Scientists from The Nature Conservancy have studied what’s happening in the headwaters area at length and have come back with some good news: it’s not too late to fix this!
Protect High-Priority Lands
Protecting land is an important strategy for safeguarding clean water in the Mississippi River’s headwaters area. The areas highlighted on this map are some of our most high-quality natural landscapes, in terms of both water quality and habitat for fish and wildlife. The largely natural landscapes in this area provide important services including water filtration, groundwater recharge and habitat for hundreds of native species.
Restore Lands That Offer the Most Protection Benefit
We can also achieve myriad benefits for Minnesota by restoring key lands in the headwaters area. These areas represent high-priority restoration areas that would provide benefits including drinking water filtration, carbon sequestration and better air quality, among others. In these areas, we’re aiming to increase capacity for partners and local agencies to do restoration at a scale that will have a meaningful impact on our water quality.
Improve Ag Practices in Key Areas
While forests and wetlands make up much of the headwaters region, so too do agricultural lands including corn, soybean and potato farms. In these areas, we’re recommending adoption of sustainable, water-friendly practices like cover crops, reduced tillage and the implementation of 4R and other soil health practices. This map shows where we can make the most impact for water by adopting some of these sustainable farming practices.
Improve Stormwater Management
This map shows priority watersheds for improved stormwater management. Because impervious surfaces like roads, sidewalks and parking lots do not provide the filtration benefits we get from natural lands, our strategy also needs to consider stormwater from urban and suburban areas. In these areas lies an opportunity to increase the capacity of conservation partners and local governments to better manage stormwater and urban runoff.
What Will It Take?
$500 Million in Public Investment
10 Years If We Get Started Now
We Can’t Afford Business As Usual
A Small Investment with a Big Payoff
Targeted Protection and Restoration
Of the 13 million acres in the Mississippi River’s headwaters area, we’re recommending protection and restoration for less than two percent of them. Doing so would yield enormous benefits for water protection while having a minimal impact on agriculture and industry. We are targeting areas to protect and restore that will have the greatest impact for water quality, water quantity, fish and wildlife habitat and flood control.
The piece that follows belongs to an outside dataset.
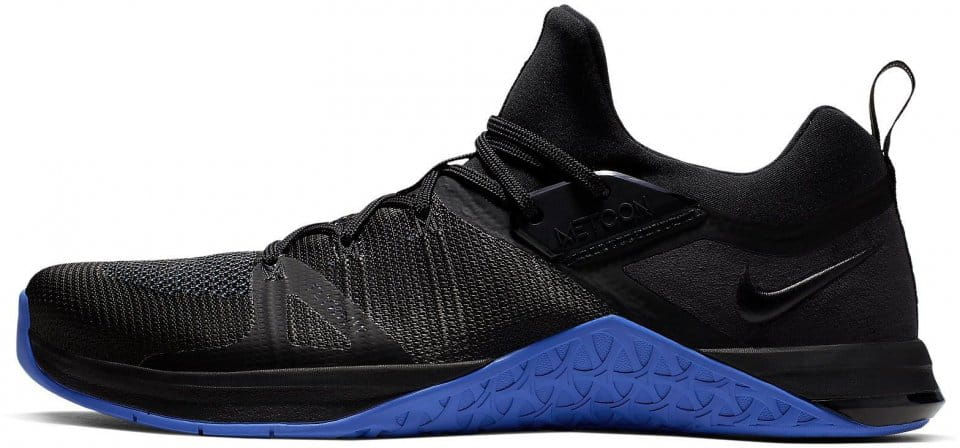 Pánská tréninková obuv Nike Metcon Flyknit 3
$490 Million Worth of Benefits
Not only is this investment significantly smaller than delaying action and paying for it later, there is much to be gained by being proactive. Improvements to to public health, retained property values, carbon sequestration and avoided flood damages add up to $490-500 million in direct and indirect benefits. All in all, this is an investment that pays for itself and protects Minnesotans’ quality of life.